A slumber did my spirit seal;
I had no human fears:
She seemed a thing that could not feel
The touch of earthly years.
No motion has she now, no force;
She neither hears nor sees;
Rolled round in earth's diurnal course,
With rocks, and stones, and trees.
You say that the redundancy of rocks and stones shows the poet’s numbed reaction to death, the numbness why he near to repeats the same noun. And you say what’s key in poetry is expressing the poet’s attitude to his subject, poetry as such as dramatic poetry. I say that I don’t understand the redundancy and I’m unpersuaded that it’s the poetic dramatization of numbness.
There’s an entirely plausible reading of this poem that precisely discredits your view.
While she was alive he slept, albeit benignly-“slumber.” While she lived he was in effect under a kind of protective plastic. He was sealed in. To be sealed is to be tightly, even claustrophobically, hemmed in, cut off from externality. He had no human fears. He was without fear and,so, less than fully human, limited, really an innocent like Blake’s lamb. And his sense of her was accordingly stifled, superficial, reduced to appreciating only what she “seemed” like, with no sense of the fullness of her.
It was Edenic, but as Blake would have it, a stifled, shorn innocence.
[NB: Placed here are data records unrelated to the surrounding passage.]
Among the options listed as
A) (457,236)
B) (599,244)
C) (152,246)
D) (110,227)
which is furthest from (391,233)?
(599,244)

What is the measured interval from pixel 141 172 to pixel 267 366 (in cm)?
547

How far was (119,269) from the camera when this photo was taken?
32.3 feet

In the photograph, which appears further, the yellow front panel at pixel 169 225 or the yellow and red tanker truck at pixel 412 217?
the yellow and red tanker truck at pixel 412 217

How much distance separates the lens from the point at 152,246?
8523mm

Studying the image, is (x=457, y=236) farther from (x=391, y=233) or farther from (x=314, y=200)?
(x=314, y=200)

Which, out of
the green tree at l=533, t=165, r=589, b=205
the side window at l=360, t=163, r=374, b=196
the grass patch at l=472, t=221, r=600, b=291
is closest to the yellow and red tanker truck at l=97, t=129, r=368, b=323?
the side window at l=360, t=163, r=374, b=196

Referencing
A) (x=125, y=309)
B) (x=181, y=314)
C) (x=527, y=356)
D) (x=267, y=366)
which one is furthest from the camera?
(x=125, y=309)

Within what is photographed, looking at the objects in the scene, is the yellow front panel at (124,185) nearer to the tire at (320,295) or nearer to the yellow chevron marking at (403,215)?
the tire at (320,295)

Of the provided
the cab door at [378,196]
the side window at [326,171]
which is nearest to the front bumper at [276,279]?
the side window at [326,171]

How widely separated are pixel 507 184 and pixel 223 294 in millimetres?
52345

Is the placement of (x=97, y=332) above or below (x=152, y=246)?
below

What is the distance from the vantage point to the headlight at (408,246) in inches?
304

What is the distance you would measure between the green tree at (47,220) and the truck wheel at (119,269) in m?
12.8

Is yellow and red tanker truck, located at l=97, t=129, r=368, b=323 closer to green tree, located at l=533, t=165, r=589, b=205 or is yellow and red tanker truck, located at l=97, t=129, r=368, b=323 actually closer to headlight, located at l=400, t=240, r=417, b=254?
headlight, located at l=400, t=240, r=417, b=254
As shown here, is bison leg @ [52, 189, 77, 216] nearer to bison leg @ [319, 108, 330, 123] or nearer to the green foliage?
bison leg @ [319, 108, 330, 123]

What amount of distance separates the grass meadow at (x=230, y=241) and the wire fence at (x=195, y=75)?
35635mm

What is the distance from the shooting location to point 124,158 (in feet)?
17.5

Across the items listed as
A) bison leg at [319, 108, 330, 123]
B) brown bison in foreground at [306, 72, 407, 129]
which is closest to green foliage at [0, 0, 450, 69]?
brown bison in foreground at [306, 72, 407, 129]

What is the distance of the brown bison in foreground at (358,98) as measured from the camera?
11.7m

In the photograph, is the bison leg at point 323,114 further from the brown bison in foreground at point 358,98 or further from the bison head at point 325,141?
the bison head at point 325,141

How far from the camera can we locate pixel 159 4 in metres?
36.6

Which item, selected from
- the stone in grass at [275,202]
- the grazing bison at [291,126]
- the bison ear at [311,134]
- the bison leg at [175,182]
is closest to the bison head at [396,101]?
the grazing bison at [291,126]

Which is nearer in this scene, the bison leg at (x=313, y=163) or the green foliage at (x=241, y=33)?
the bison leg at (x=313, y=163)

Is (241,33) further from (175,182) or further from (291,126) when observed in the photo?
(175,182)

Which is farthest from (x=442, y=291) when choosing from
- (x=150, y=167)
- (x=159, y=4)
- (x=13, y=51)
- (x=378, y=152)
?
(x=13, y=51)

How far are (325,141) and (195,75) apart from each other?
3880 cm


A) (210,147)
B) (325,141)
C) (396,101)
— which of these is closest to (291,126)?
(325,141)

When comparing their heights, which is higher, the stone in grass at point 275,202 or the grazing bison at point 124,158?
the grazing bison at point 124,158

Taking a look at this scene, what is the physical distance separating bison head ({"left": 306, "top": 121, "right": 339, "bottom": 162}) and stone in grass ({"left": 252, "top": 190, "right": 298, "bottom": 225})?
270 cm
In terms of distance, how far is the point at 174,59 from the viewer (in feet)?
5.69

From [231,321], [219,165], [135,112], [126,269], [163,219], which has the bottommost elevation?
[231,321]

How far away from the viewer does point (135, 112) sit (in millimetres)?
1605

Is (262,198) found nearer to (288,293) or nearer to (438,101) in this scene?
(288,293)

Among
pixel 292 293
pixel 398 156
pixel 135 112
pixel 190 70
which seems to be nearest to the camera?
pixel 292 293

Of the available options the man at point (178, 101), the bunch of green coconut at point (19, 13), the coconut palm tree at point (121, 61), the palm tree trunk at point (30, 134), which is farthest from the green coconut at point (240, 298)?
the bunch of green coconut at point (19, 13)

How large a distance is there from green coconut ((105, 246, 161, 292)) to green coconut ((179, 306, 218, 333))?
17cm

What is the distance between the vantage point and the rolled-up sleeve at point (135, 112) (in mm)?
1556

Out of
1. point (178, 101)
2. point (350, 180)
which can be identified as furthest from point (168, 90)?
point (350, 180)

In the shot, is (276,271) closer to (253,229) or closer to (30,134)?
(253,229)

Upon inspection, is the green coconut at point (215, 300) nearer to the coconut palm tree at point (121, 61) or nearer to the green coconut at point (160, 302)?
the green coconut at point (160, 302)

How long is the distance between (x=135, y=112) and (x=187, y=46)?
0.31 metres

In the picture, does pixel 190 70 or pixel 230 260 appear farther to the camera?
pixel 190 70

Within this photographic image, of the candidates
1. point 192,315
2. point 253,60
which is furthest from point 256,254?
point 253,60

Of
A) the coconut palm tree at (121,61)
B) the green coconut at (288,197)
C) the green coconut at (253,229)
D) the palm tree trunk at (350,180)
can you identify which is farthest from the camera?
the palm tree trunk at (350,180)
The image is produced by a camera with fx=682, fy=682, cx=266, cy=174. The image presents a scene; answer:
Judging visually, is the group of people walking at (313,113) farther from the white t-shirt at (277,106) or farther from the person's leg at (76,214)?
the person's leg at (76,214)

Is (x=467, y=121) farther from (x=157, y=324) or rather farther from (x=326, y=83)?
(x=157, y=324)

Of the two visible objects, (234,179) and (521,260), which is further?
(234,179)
She would of course feel the touch of human years but his lack of full understanding made her into a “thing,” “a thing that could not feel...” what in fact inexorability does to us all.
So his first stanza’s looking back is shot through with insight as to how limiting his sense of her had been, how dehumanizing, how reductive. So the first stanza is double visioned: he fuses how, sealed off, he saw her together with a more maturely full understanding of what that sense of her lacked. This hardly numbed reaction.
Now with her gone, he is struck by an understanding of the fullness of what she was and went through as the touch of human years has now made its full claim. His slumber is over, its ending marked from the time of what the fact of her death finally awakens in him, that he missed all the touching of the earthly years of her.
So now for the first time, measured by the experience fed realization of what he has lost, does he confront, too late, her being gone, the full reality of what she was. Negation, “no motion...no force...neither hears nor sees” breeds perception.
And so now he comes to his fullest understanding: the rolling planet has claimed her, has enfolded her in “earth’s diurnal course.” And the double vision of the first stanza now refocuses and fulfills itself in comprehensive understanding of her death being part of ultimate cosmic processes.
“Diurnal course” isn’t harsh. It’s capacious in intimating something larger than us in our lives and our deaths and in that largeness contains us. There’s an intimation of the divine in that circular rolling, “rolled” not a harsh verb either.
Sadness and wisdom commingle.
In these terms, noting the life-fullness of “trees” as against “rocks and stones” isn’t, I argue, picky irrelevance. It’s to the point, one focus of the double vision that is the irretrievable paradox of the poem: a kind of life in death even as death is death. The juxtaposition of inanimate “rocks” and living “trees” precisely image that paradox.
And so one, or I as one, is left wondering why near to repeat “rocks” with “stones”? Numbed impact disconcerting the poet doesn’t cut it, I don’t think. That’s belied by the presence of mind to say “diurnal,” as I noted, by the evolving double vision working its way through the poem and by the poem’s final and ultimate paradoxical insight.